■ 練習問題
1. 伊予鉄会館についての文章から、「三越は子供にとって良い思い出」で始まり「ないか?両親ともそうだった。」で終わる部分をそのまま書き写せ。
2. 伊予鉄会館についての文章によると、伊予鉄会館は何年何月に完成したか。
3. 伊予鉄会館の思い出をつづった文章の続きを、最後の文の後から書け。

■ 課題文
「ビル歯科」のあった伊予鉄会館

写真1
 写真1の白く大きく写っているのが、昭和35年4月に完成した5階建ての伊予鉄会館。ロープウェイ街入口を挟んで手前には、昭和29年に新築された愛媛銀行(当時は愛媛相互銀行)の大街道支店が少し写っている。この写真は昭和31年に建設された4階建て2代目の三越屋上から撮影されたものと思われる。右手、遠く(御宝町)に、建設中の、愛媛相互銀行本店(5階建)、その中間に商工中金松山支店が見える。当時伊予鉄会館が一番高い建物だったのだろうと想像される。

 三越は子供にとって良い思い出であるが、伊予鉄会館といえば、建物内に「ビル歯科」という歯医者さんがあって、子供の頃虫歯治療によく行った「痛い」思い出がある。子供にとって三越より立派に見えた伊予鉄会館の中で何がされているのか関心もなかったが、「ビル歯科」のある建物ということのみが記憶に刻まれている。

 当時は虫歯予防の教育ってほとんどなされてなくて、母親の書棚に「頭のかしこい子を育てるには」とかいう本はあったが、母親から歯の磨き方を教育された記憶はない。実際朝起きた時に1日1回磨くだけだった。当時60歳くらいになると、健康な歯まで抜いて総入れ歯にするのが流行っていたのではないか?両親ともそうだった。

 そんな時代だった。そして家の近くに歯医者さんがないので、虫歯が痛くなると「ビル歯科」に治療に行っていた。今でもあの歯医者独特の臭いというか香りと、歯科診察台から見える一番町の電車通りが思い出される。

 病院と言えば、一番町の一本南側の通りに○○小児科があってそこには自分の子供たちも通院した。子供と診察待をしている時、IC(インフォームドコンセント)という先駆的取り組みを積極的に取り入れているというチラシが待合室に置かれていた。30年程前の事であるが、その後ICは進んでいるのだろうか?疑問に思うことが多い。

■ 分析用データ
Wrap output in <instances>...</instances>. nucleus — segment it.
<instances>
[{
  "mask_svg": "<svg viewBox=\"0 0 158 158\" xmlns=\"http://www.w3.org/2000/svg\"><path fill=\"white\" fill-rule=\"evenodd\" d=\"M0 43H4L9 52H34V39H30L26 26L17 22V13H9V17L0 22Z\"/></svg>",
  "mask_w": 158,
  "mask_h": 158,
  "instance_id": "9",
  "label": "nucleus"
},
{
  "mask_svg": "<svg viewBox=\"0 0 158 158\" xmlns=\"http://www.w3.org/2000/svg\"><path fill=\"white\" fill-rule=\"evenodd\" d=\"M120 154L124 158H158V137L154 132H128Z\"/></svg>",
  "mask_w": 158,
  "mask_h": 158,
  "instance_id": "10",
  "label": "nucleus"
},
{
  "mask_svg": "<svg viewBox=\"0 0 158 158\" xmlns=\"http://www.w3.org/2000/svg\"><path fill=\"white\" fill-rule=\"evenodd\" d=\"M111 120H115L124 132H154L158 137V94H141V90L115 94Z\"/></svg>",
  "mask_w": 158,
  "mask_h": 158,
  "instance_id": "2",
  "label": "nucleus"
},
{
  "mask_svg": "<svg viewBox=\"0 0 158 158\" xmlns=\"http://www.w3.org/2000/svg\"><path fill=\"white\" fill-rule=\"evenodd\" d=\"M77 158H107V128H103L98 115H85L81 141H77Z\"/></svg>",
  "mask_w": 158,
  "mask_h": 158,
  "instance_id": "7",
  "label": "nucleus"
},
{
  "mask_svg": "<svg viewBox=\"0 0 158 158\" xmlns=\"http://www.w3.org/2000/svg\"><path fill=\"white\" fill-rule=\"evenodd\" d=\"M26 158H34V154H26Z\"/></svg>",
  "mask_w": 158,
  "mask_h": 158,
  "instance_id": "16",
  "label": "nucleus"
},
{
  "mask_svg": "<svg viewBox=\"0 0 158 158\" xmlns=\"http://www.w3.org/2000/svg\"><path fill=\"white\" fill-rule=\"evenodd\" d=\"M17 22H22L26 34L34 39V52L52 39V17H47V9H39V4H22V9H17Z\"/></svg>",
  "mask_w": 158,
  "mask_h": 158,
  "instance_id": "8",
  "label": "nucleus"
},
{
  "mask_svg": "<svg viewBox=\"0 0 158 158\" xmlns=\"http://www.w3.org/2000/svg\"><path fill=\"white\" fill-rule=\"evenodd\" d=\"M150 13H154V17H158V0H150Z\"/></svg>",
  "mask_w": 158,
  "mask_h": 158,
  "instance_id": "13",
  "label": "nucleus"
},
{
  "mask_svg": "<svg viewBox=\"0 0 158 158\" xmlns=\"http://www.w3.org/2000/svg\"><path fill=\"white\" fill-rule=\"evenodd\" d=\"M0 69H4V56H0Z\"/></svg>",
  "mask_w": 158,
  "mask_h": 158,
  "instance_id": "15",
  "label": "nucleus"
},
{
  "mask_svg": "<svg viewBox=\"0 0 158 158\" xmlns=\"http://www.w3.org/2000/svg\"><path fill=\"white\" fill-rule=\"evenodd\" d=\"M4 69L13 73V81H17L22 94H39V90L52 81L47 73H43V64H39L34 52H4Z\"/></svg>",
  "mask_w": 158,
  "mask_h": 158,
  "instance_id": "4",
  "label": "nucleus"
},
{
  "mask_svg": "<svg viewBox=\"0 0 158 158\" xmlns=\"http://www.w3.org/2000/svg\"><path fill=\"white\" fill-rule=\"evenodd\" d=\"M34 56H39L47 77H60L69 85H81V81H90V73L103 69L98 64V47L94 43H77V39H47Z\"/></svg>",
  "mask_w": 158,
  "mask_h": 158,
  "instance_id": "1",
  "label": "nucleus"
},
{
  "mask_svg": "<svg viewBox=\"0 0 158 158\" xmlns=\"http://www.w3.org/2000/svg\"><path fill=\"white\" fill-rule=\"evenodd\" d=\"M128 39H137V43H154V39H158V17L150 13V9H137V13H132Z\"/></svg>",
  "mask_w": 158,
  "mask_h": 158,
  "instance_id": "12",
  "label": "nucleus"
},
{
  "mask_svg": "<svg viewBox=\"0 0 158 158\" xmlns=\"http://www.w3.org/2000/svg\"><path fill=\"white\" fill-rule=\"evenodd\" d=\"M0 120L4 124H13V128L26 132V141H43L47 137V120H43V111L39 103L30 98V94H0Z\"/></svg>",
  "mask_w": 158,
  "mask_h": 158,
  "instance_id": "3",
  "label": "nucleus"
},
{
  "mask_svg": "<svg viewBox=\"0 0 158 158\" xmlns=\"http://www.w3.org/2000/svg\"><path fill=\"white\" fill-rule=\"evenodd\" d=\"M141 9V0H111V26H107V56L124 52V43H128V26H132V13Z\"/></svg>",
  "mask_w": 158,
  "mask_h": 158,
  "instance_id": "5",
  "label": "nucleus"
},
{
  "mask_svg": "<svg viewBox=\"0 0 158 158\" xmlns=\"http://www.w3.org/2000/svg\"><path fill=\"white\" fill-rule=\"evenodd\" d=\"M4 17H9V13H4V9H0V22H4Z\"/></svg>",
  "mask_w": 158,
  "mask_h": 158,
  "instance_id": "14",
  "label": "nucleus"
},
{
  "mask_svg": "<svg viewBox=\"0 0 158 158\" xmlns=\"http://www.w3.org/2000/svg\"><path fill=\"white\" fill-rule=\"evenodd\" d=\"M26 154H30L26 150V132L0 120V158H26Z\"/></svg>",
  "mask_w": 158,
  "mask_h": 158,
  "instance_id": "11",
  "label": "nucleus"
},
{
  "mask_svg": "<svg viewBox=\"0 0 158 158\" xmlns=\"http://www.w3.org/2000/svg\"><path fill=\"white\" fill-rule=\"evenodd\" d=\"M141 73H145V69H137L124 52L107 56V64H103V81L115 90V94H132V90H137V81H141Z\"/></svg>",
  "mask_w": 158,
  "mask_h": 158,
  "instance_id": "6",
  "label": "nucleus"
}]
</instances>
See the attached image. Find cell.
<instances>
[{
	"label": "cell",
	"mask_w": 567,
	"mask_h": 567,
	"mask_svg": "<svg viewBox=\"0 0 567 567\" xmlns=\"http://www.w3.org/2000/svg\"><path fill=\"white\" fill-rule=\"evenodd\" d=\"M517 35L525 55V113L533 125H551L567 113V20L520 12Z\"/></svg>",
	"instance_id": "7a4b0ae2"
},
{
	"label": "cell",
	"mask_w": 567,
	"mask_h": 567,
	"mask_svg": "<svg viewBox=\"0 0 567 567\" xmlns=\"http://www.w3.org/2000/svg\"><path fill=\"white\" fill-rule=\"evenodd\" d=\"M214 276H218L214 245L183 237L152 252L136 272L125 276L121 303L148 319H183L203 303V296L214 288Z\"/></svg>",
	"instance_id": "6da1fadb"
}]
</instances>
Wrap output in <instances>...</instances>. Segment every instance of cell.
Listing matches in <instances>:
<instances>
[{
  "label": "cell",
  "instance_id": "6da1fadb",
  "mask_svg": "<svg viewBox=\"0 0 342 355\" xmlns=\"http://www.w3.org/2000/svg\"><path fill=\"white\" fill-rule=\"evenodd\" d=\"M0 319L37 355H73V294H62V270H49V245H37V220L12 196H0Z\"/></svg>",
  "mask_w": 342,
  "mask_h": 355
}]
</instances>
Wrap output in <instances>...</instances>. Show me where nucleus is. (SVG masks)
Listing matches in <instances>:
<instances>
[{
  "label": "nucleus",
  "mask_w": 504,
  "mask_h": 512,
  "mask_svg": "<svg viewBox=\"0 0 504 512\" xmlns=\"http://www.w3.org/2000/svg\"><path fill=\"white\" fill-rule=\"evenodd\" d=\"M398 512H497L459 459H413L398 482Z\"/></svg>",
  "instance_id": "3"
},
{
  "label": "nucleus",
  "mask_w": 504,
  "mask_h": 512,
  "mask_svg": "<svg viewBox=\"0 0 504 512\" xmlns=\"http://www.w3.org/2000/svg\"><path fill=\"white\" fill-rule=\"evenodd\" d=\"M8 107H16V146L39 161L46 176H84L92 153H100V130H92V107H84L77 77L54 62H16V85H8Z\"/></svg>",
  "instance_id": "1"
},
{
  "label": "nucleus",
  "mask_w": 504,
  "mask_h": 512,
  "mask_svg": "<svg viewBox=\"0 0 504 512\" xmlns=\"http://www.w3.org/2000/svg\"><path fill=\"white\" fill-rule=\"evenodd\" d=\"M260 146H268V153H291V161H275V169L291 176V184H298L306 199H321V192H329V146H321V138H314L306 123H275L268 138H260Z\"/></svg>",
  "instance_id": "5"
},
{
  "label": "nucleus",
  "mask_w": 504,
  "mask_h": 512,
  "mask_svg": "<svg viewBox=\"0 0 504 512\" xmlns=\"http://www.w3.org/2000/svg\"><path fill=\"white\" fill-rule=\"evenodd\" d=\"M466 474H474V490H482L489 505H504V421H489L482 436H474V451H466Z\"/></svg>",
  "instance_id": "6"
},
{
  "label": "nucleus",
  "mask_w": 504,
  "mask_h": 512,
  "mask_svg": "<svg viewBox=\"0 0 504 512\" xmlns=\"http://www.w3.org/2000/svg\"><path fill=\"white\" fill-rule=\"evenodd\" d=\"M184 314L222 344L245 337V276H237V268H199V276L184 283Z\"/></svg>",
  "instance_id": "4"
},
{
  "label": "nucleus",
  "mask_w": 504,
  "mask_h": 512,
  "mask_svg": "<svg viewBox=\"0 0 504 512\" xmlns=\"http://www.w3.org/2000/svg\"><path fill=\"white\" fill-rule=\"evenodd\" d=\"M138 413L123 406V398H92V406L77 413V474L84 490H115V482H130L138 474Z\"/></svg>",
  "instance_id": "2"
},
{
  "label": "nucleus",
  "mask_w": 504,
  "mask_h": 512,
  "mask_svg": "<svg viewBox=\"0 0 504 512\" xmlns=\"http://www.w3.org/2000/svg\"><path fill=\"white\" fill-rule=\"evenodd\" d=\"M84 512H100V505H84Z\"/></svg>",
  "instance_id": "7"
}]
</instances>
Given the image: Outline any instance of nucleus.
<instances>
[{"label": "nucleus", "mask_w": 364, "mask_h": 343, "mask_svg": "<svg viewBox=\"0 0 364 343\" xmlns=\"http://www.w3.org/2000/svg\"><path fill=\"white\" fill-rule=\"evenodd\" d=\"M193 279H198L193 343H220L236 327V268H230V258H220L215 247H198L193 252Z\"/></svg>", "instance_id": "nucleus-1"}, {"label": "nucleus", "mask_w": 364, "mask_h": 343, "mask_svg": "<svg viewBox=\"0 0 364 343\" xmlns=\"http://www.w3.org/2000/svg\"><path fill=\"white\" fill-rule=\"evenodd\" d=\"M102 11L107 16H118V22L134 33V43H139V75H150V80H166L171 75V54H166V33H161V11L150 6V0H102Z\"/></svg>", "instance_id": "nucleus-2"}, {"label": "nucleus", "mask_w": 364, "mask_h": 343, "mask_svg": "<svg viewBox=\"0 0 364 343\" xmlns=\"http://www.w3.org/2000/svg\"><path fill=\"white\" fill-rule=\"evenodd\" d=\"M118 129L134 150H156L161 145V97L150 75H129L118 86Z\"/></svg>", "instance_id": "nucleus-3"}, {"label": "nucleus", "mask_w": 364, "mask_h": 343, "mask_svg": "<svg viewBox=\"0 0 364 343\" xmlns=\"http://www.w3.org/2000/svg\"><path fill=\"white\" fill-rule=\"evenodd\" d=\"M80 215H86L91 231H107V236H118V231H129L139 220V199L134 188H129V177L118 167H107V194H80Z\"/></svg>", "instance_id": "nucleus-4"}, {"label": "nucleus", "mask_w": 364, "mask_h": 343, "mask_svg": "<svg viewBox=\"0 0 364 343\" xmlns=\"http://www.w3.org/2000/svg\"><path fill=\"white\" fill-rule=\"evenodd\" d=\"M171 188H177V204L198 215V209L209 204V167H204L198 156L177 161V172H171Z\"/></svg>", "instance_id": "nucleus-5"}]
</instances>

■ この問題の解答
1.
三越は子供にとって良い思い出であるが、伊予鉄会館といえば、建物内に「ビル歯科」という歯医者さんがあって、子供の頃虫歯治療によく行った「痛い」思い出がある。子供にとって三越より立派に見えた伊予鉄会館の中で何がされているのか関心もなかったが、「ビル歯科」のある建物ということのみが記憶に刻まれている。

 当時は虫歯予防の教育ってほとんどなされてなくて、母親の書棚に「頭のかしこい子を育てるには」とかいう本はあったが、母親から歯の磨き方を教育された記憶はない。実際朝起きた時に1日1回磨くだけだった。当時60歳くらいになると、健康な歯まで抜いて総入れ歯にするのが流行っていたのではないか?両親ともそうだった。

2. 昭和35年4月

3.
 その小児科の通りに入る手前に松山では有名な10円手相の「先生」が移動式の小屋を建てていて、高校生の時観てもらった事がある。たしか有名な武士の名前を引用して、「君は高度な常識人だ」と言われた。まだ夢を持っていた10代の少年は「常識人」という言葉にちょっとがっかりした。でも確かに当たっているかなと思う。

写真2
 写真2は、伊予鉄会館を県庁方向に撮影したもの。三越がはっきり見える。そして愛媛銀行大街道支店の壁面を飾っていたレリーフが写っている。このレリーフは、「伊予柑を収穫する男女の像」と題されるもので、1954年6月に製作されたもの。原作者は伊奈重孝、製作は伊奈製陶。2005年12月愛媛銀行の本店別館横に移設されている(写真3)。移設された場所に由来の書かれた銘板がある。

 「1954年新築の愛媛銀行大街道支店の外壁を飾ったテラコットレリーフ。永年に亘り一番町交差点のシンボルとして親しまれたが、1989年10月同支店の立て替えに伴い、生誕の地愛知県常滑市に里帰りし、INAXの創業の地にある「窯のある広場」に野外展示されていた。2005年12月、愛媛銀行のメモリアルとして本地に移設展示する。」